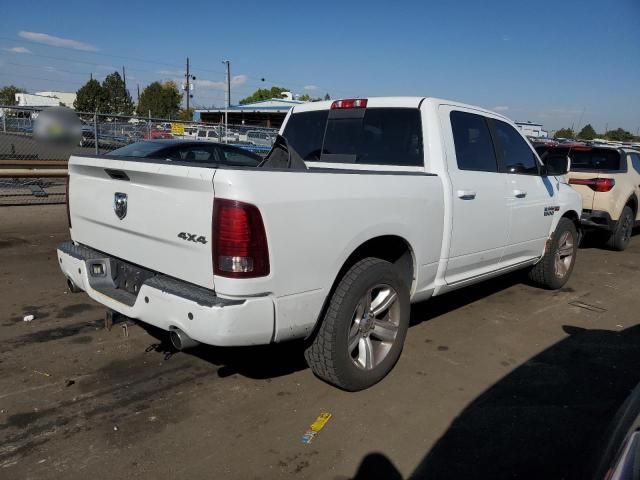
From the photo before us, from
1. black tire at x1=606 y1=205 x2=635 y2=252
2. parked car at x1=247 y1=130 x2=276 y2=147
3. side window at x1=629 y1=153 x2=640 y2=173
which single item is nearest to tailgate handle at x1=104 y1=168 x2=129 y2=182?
black tire at x1=606 y1=205 x2=635 y2=252

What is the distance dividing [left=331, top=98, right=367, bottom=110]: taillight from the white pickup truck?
20 millimetres

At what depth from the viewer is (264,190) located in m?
2.53

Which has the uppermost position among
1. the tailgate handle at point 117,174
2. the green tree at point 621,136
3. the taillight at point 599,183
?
the green tree at point 621,136

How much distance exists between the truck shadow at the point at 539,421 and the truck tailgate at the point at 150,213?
1.46 meters

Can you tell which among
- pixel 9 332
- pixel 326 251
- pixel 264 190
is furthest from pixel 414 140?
pixel 9 332

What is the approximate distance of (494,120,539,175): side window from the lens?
4668 millimetres

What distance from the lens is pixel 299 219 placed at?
2.68 m

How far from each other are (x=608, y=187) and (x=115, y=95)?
61.6 m

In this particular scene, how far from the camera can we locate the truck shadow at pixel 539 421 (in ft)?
8.65

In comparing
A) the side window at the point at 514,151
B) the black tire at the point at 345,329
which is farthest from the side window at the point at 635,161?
the black tire at the point at 345,329

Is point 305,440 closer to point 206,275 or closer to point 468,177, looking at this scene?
point 206,275

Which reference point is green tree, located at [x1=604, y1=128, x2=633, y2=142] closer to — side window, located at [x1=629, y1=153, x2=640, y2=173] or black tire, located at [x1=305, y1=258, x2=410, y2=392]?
side window, located at [x1=629, y1=153, x2=640, y2=173]

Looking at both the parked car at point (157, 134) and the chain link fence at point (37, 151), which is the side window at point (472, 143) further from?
the parked car at point (157, 134)

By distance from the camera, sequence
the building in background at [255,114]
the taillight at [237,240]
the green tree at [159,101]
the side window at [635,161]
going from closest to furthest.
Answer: the taillight at [237,240] < the side window at [635,161] < the building in background at [255,114] < the green tree at [159,101]
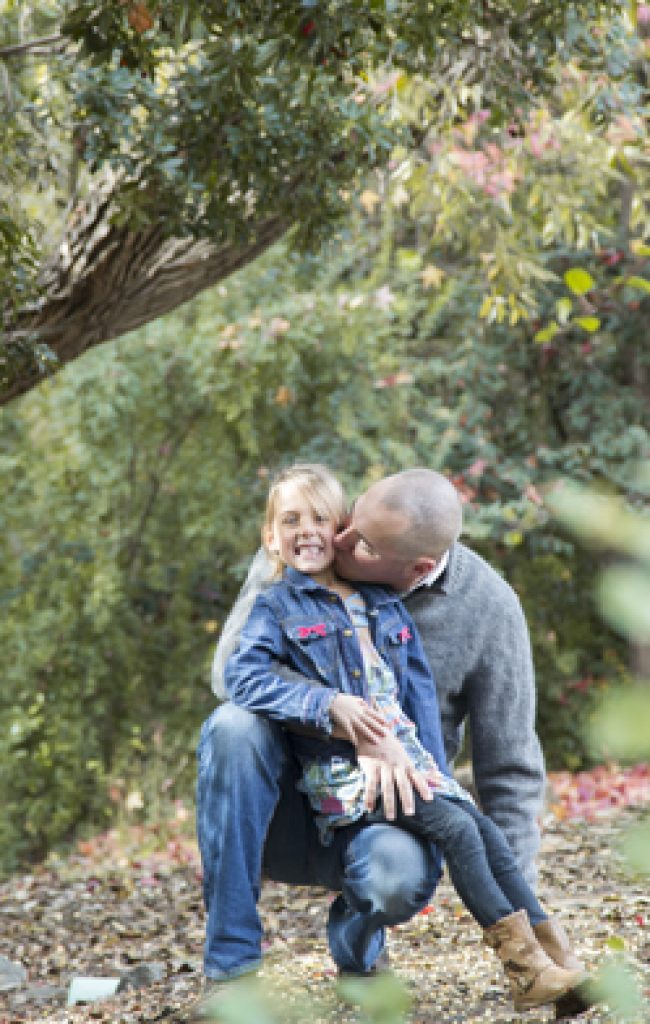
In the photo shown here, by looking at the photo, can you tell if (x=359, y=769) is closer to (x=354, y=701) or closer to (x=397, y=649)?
(x=354, y=701)

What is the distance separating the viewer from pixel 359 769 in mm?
2492

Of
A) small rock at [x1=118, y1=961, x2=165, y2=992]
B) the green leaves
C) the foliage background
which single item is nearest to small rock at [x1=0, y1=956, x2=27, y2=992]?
small rock at [x1=118, y1=961, x2=165, y2=992]

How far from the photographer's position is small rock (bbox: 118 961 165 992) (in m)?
3.59

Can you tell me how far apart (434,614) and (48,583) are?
5913 millimetres

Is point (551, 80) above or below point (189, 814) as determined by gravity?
above

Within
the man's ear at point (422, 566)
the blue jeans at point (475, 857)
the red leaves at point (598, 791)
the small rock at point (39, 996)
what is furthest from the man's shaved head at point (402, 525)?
the red leaves at point (598, 791)

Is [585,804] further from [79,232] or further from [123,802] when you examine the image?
[79,232]

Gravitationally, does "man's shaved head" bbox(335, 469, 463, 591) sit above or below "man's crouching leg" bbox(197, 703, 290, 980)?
above

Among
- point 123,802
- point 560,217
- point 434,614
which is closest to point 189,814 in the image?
point 123,802

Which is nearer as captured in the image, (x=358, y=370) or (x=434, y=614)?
(x=434, y=614)

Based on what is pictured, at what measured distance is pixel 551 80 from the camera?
3627 millimetres

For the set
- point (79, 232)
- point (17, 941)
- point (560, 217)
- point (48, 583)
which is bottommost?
point (48, 583)

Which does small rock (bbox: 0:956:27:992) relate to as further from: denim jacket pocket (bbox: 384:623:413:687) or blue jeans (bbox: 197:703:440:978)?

● Task details: Without the pictures, write out every entry precisely as it appears.

● Problem solution:
From the photo before us, from
1. black tire at x1=606 y1=205 x2=635 y2=252
2. parked car at x1=247 y1=130 x2=276 y2=147
3. side window at x1=629 y1=153 x2=640 y2=173
which single item is nearest to tailgate handle at x1=104 y1=168 x2=129 y2=182?
black tire at x1=606 y1=205 x2=635 y2=252

What is the distance dividing [left=331, top=98, right=367, bottom=110]: taillight from the white pickup truck?
20 millimetres

At what depth from the viewer is (264,190) located in m?
2.53

Which has the uppermost position among
1. the tailgate handle at point 117,174
2. the green tree at point 621,136
3. the taillight at point 599,183
?
the green tree at point 621,136

How much distance exists between the truck shadow at the point at 539,421 and the truck tailgate at the point at 150,213?
1.46 meters

Can you tell which among
- pixel 9 332
- pixel 326 251
- pixel 264 190
is furthest from pixel 414 140?
pixel 9 332

What is the approximate distance of (494,120,539,175): side window from the lens?
4668 millimetres

What distance from the lens is pixel 299 219 placed at?
2.68 m

How far from each other are (x=608, y=187) and (x=115, y=95)?
61.6 m

In this particular scene, how far from the camera can we locate the truck shadow at pixel 539 421 (in ft)?
8.65

In comparing
A) the side window at the point at 514,151
B) the black tire at the point at 345,329
which is farthest from the side window at the point at 635,161?
the black tire at the point at 345,329

Is point 305,440 closer to point 206,275 or closer to point 468,177, looking at this scene?
point 206,275

Which reference point is green tree, located at [x1=604, y1=128, x2=633, y2=142] closer to — side window, located at [x1=629, y1=153, x2=640, y2=173] or black tire, located at [x1=305, y1=258, x2=410, y2=392]?
side window, located at [x1=629, y1=153, x2=640, y2=173]

Looking at both the parked car at point (157, 134) and the chain link fence at point (37, 151), which is the side window at point (472, 143) further from?
the parked car at point (157, 134)

By distance from the camera, sequence
the building in background at [255,114]
the taillight at [237,240]
the green tree at [159,101]
the side window at [635,161]
going from closest to furthest.
Answer: the taillight at [237,240] < the side window at [635,161] < the building in background at [255,114] < the green tree at [159,101]
In the photo shown here, by looking at the photo, can you tell if (x=359, y=769) is closer to (x=354, y=701) or closer to (x=397, y=649)?
(x=354, y=701)

What is the distance separating the viewer from pixel 359 769 in mm?
2492

Of
A) small rock at [x1=118, y1=961, x2=165, y2=992]
B) the green leaves
C) the foliage background
which single item is nearest to small rock at [x1=0, y1=956, x2=27, y2=992]?
small rock at [x1=118, y1=961, x2=165, y2=992]

How far from the photographer's position is small rock (bbox: 118 961 165 992) (in m)?
3.59

Can you tell me how far apart (434,614) and (48,583) are?
5913 millimetres

Is point (551, 80) above or below point (189, 814) as determined by gravity?
above

Within
the man's ear at point (422, 566)
the blue jeans at point (475, 857)
the red leaves at point (598, 791)
the small rock at point (39, 996)
what is furthest from the man's shaved head at point (402, 525)?
the red leaves at point (598, 791)

Is [585,804] further from [79,232] or further from [123,802] when you examine the image?
[79,232]

Gravitationally, does "man's shaved head" bbox(335, 469, 463, 591) sit above or below "man's crouching leg" bbox(197, 703, 290, 980)?
above

Among
- point 123,802
- point 560,217
- point 434,614
which is closest to point 189,814 in the image?
point 123,802

Which is nearer as captured in the image, (x=358, y=370) or (x=434, y=614)?
(x=434, y=614)

Based on what is pictured, at what measured distance is pixel 551 80 from the camera?
3627 millimetres

For the set
- point (79, 232)
- point (17, 941)
- point (560, 217)
- point (48, 583)
which is bottommost?
point (48, 583)

Which does small rock (bbox: 0:956:27:992) relate to as further from: denim jacket pocket (bbox: 384:623:413:687) or blue jeans (bbox: 197:703:440:978)?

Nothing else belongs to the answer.